課題の目的:
ロフトについての文章のうち、「ロフトとフェース角|基礎から専門知識まで」から「4° 前後になるように クラブの組み合わせを考えるのが基本である。」までの部分を一字一句変えずに引用してもらえますか？

提示文:
ロフトとフェース角|基礎から専門知識まで
♦ ロフトの基礎知識
クラブフェースの傾斜角のことを ロフト (loft) と言い、通常 その角度が大きいクラブほど ボールは より高く上がり、打ったボールのバックスピン量も多くなる。そして、同じ打ち方をした場合、そのショットの飛距離は(遠くに飛ばせるクラブになれば なる程 シャフトの特性やヘッドの重心深度にも影響されるが)ほぼ このロフトによって決まる。最も遠くに飛ばすためのクラブである ドライバーのロフトは 平均的な男性ゴルファーの場合 10°前後が最適で 市場に出回っている ドライバーの多くは そうしたロフトのクラブである。逆に、ボールを高く上げたり バックスピンを かけたりし易いものの 遠くに飛ばすことの出来ないクラブが ウェッジで そのロフトは 50° ~ 60° になる。つまり、パターを除く 13本のクラブで ドライバーからウェッジまでのレンジを カバーする訳だから クラブ間のロフトの差は (56° - 10°) ÷ 12 = 3.8° で 4° 前後になるように クラブの組み合わせを考えるのが基本である。

記録の抜粋:
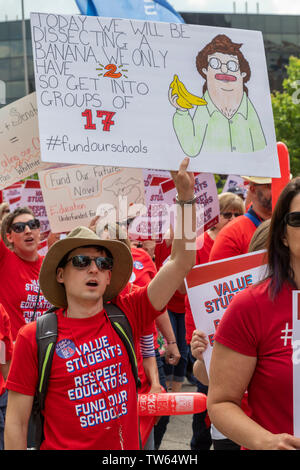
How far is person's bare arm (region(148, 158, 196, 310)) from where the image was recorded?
3.17 metres

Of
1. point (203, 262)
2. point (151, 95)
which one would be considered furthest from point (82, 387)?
point (203, 262)

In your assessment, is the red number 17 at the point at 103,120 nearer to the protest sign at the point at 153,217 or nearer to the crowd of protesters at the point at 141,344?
the crowd of protesters at the point at 141,344

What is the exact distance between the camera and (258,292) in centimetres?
238

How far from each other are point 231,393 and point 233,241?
217 centimetres

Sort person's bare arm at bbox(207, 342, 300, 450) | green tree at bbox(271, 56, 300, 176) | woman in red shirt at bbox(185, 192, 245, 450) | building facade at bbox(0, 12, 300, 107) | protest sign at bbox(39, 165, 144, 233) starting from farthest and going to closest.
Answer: building facade at bbox(0, 12, 300, 107) → green tree at bbox(271, 56, 300, 176) → protest sign at bbox(39, 165, 144, 233) → woman in red shirt at bbox(185, 192, 245, 450) → person's bare arm at bbox(207, 342, 300, 450)

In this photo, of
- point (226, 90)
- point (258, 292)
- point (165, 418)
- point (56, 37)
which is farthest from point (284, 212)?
point (165, 418)

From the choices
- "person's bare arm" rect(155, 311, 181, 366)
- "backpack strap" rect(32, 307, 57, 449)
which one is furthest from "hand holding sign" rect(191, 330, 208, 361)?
"person's bare arm" rect(155, 311, 181, 366)

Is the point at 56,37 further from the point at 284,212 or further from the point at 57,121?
the point at 284,212

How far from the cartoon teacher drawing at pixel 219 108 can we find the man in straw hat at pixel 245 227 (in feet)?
4.15

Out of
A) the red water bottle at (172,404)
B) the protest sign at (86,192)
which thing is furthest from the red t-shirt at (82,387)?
the protest sign at (86,192)

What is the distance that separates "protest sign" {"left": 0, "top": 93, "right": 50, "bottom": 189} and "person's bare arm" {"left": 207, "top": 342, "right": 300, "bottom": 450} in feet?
7.39

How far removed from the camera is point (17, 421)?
3.03 meters

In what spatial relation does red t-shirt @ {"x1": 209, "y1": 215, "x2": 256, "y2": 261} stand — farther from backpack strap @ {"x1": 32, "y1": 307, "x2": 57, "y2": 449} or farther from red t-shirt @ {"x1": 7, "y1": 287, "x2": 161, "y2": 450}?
backpack strap @ {"x1": 32, "y1": 307, "x2": 57, "y2": 449}
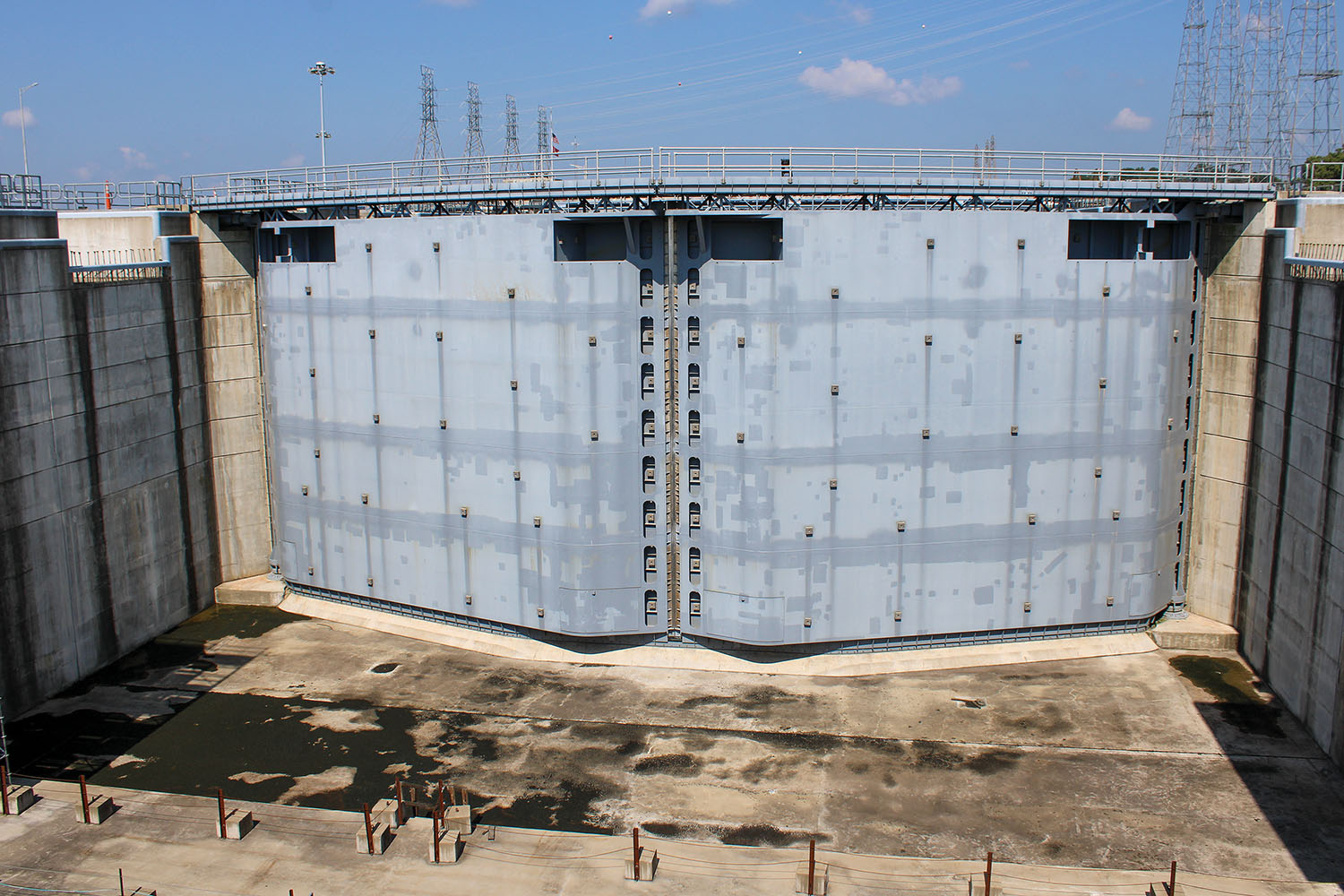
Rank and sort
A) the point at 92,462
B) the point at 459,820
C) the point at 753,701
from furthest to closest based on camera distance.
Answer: the point at 92,462 < the point at 753,701 < the point at 459,820

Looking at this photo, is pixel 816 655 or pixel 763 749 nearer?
pixel 763 749

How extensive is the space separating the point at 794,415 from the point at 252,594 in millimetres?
19518

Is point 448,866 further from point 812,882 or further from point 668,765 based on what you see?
point 668,765

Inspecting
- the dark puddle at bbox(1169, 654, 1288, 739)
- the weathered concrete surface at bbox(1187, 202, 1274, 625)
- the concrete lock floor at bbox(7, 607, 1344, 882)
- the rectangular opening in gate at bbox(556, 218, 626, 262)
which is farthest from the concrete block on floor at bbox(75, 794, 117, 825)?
the weathered concrete surface at bbox(1187, 202, 1274, 625)

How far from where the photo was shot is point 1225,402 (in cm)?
3303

課題への解答:
ロフトとフェース角|基礎から専門知識まで
♦ ロフトの基礎知識
クラブフェースの傾斜角のことを ロフト (loft) と言い、通常 その角度が大きいクラブほど ボールは より高く上がり、打ったボールのバックスピン量も多くなる。そして、同じ打ち方をした場合、そのショットの飛距離は(遠くに飛ばせるクラブになれば なる程 シャフトの特性やヘッドの重心深度にも影響されるが)ほぼ このロフトによって決まる。最も遠くに飛ばすためのクラブである ドライバーのロフトは 平均的な男性ゴルファーの場合 10°前後が最適で 市場に出回っている ドライバーの多くは そうしたロフトのクラブである。逆に、ボールを高く上げたり バックスピンを かけたりし易いものの 遠くに飛ばすことの出来ないクラブが ウェッジで そのロフトは 50° ~ 60° になる。つまり、パターを除く 13本のクラブで ドライバーからウェッジまでのレンジを カバーする訳だから クラブ間のロフトの差は (56° - 10°) ÷ 12 = 3.8° で 4° 前後になるように クラブの組み合わせを考えるのが基本である。